Other solution providers took even more steps to ensure their customers' business continuity.

Global Data Systems, a Lafayette, La.-based solution provider, took that a step further. After Katrina, the company purchased 10 mobile, 5-foot-by-8-foot trailers that have satellite capability and can run on generators. The trailers provide customers with their rerouted voice traffic, Internet and e-mail, just as they would in a regular office, said Chris Vincent, senior vice president of Global Data Systems.

"It's got a 1.2 meter dish on it. We pull it up anywhere, run a cable inside. It's been great. We also have some 26-foot mobile offices with generators," he said. Global Data Systems marketed the units as insurance policies for "a couple hundred dollars a month" in case of a disaster, Vincent said. After Gustav, he's got more demand than trailers.

"That's business continuity. All the [telephone] exchanges went down. We have the capability to reroute voice traffic to different exchanges. Right now, we're rerouting one customer through a Utah exchange. I was in Houma (La.) yesterday, ground zero. It's tore up. There's no power, sewer, water. Baton rouge is tore up pretty good as well. We've got customers over there. They've been down for days. We could have had them with voice [communications] for a couple hundred a month," he said. The solution provider also rents them to customers who need voice and data access in hard-to-reach places such as off-shore oil rigs or in the Bayou, Vincent said. Prior to Gustav, solution providers like Global Data Systems also had their own business continuity plans in place.

"We're just more prepared now in general, from communications with employees, to figuring out how to pull these guys together. We have different levels of evacuation," Vincent said.

Global Data Systems rerouted its own traffic through California exchanges and bought a megawatt generator. The company never lost connectivity during or following Gustav, Vincent said.

It's been business as usual for us," he said. "The key is to have a plan and execute that plan. Ensure that you've got a way to have your customers communicate among themselves. Look at Houma. They're saying it could take weeks to restore power. That means your business is down for weeks. We can deliver a way to have your business up and running the next day."

Meanwhile, Universal Data helped clients by securing space in two Baton Rouge data centers for a month before Gustav arrived. Prior to the storm, the New Orleans-based solution provider helped backup several clients' mission critical information and applications to the data center, said Jim Perrier, president of UDI.

While Baton Rouge got hit harder than New Orleans this time, and the data centers are running on generators, UDI's customers haven't missed a beat.

Perrier's foresight prevented what happened to UDI after Katrina, when his office remained without power for weeks and employees scattered all over the South.

"My office still doesn't have electricity, but we were still able to function our business. We're very prepared for this and under the circumstances done very well," Perrier said. "My team all had a list of clients that they were accountable for. We made sure they knew what they had to do. We had all the backups done and it really went as smooth as it could be."
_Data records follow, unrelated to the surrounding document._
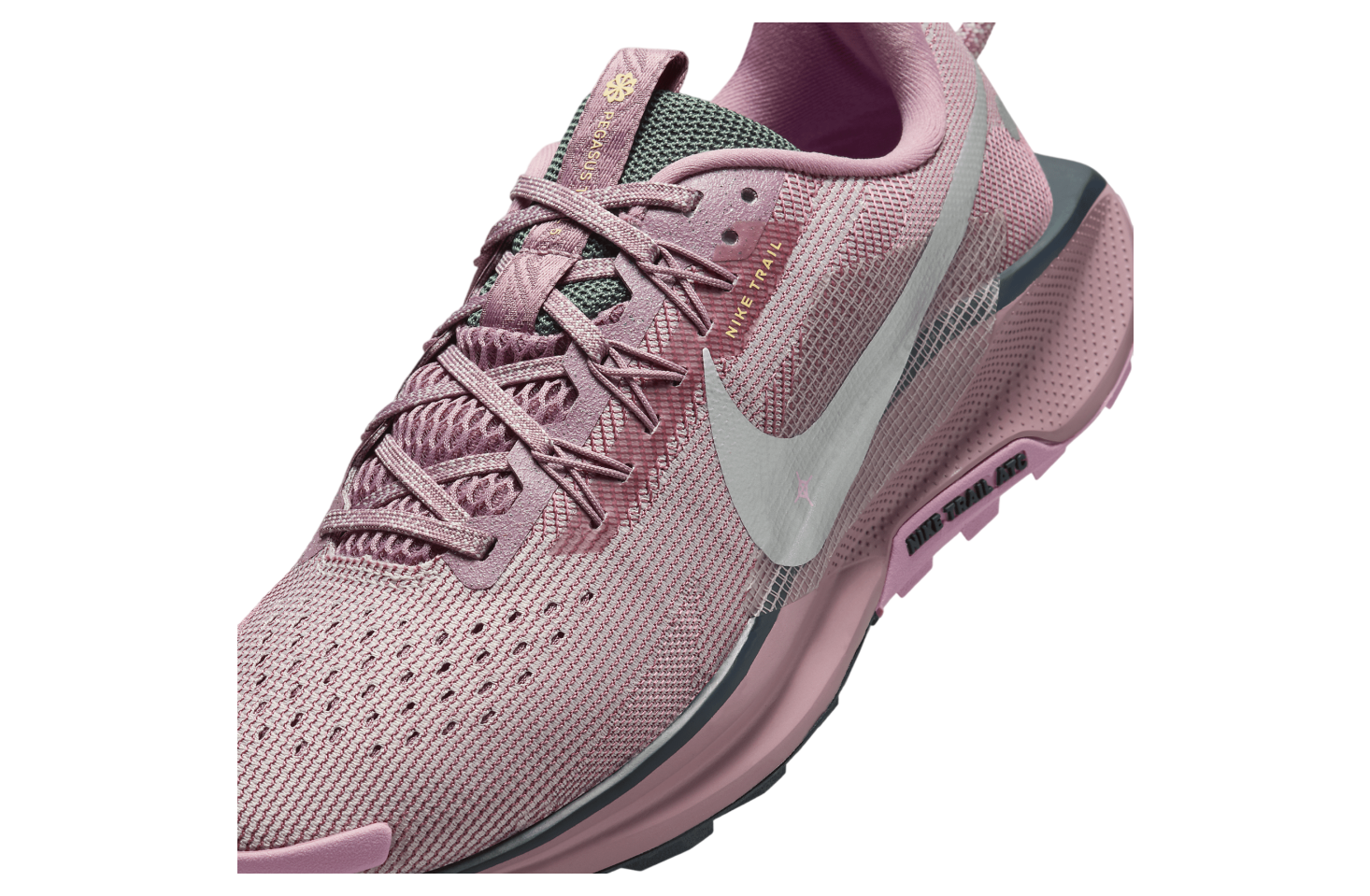 Nike Pegasus Trail 5 WMNS Plum Dust / Platinum Violet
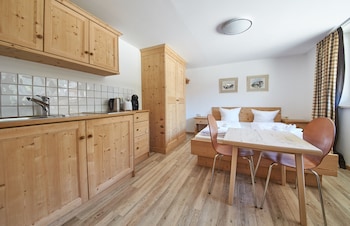 Appartement Kohlmais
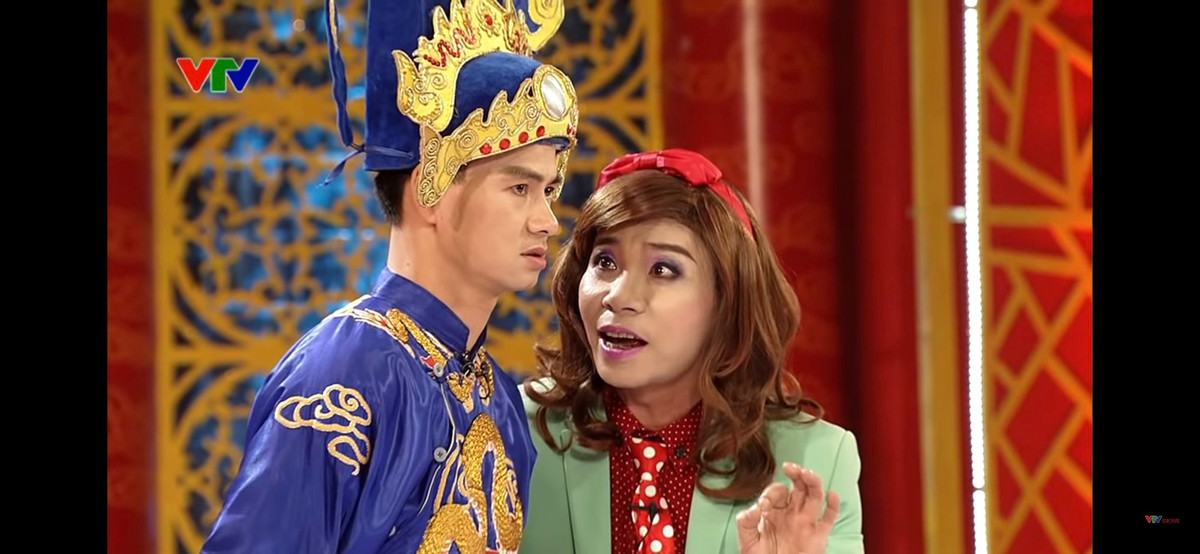 Nhan sac Bac Dau - NSND Cong Ly trong suot 20 nam Tao Quan len song-Hinh-12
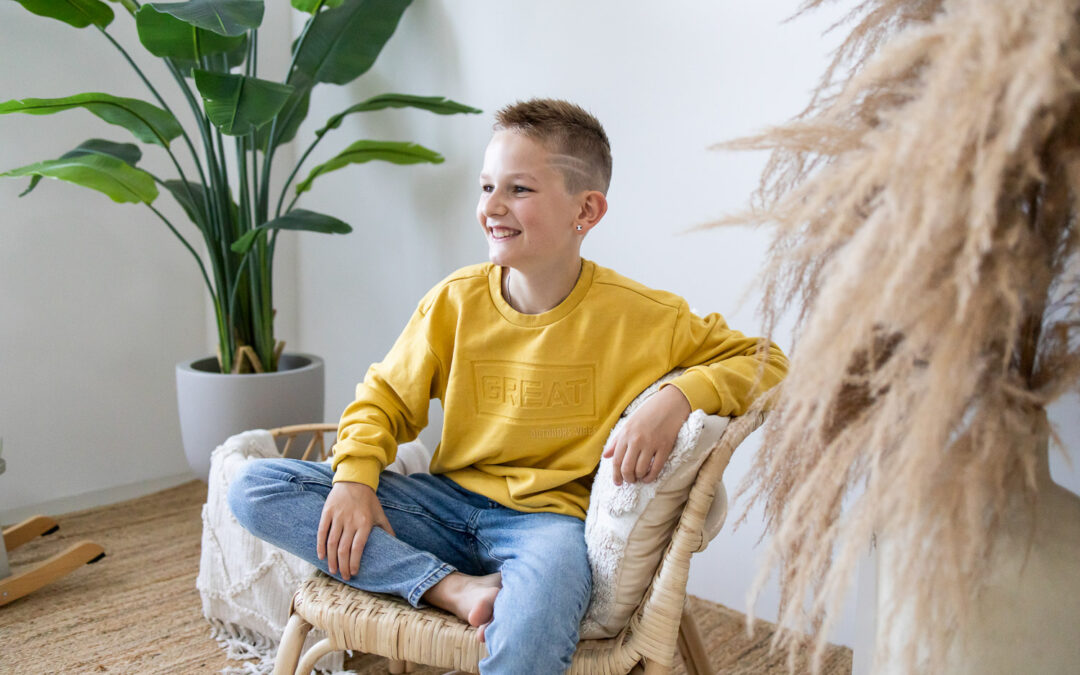 Daglichtstudio Gouda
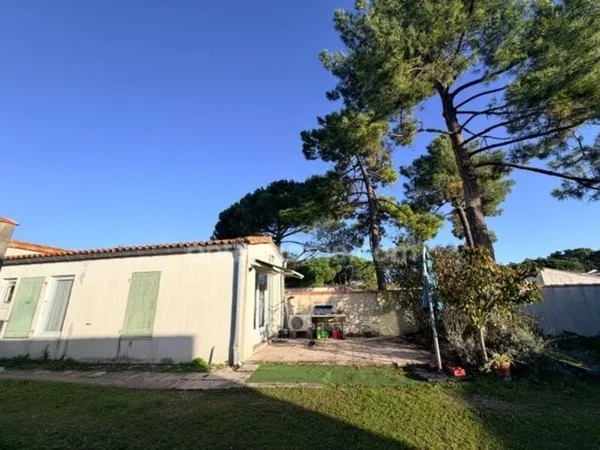 Maison 2 pièces 41 m²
In New Orleans, life likely won't return to normal until at least next week, or at least as normal as possible while still licking some wounds from Katrina. Near his office in nearby Metarie, Long said the only businesses open Thursday morning were grocery stores and gas stations, along with one out of eight or 10 coffee shops.

He evacuated from his home on the North Shore of Lake Pontchartrain about 4 a.m. Sunday to drive to a casino in Philadelphia, Miss., where he stayed for three days.

Before leaving, Long, an amateur photographer, had to back tens of thousands of photos onto a raid array to take with him.

"That was a pain in the neck. I can imagine what everyone is going through," he said. "I heard on the radio that it costs $1,500 per person to evacuate. That's expensive and it's a loss of business."

And that's why the city's solution providers took steps to ensure they could help.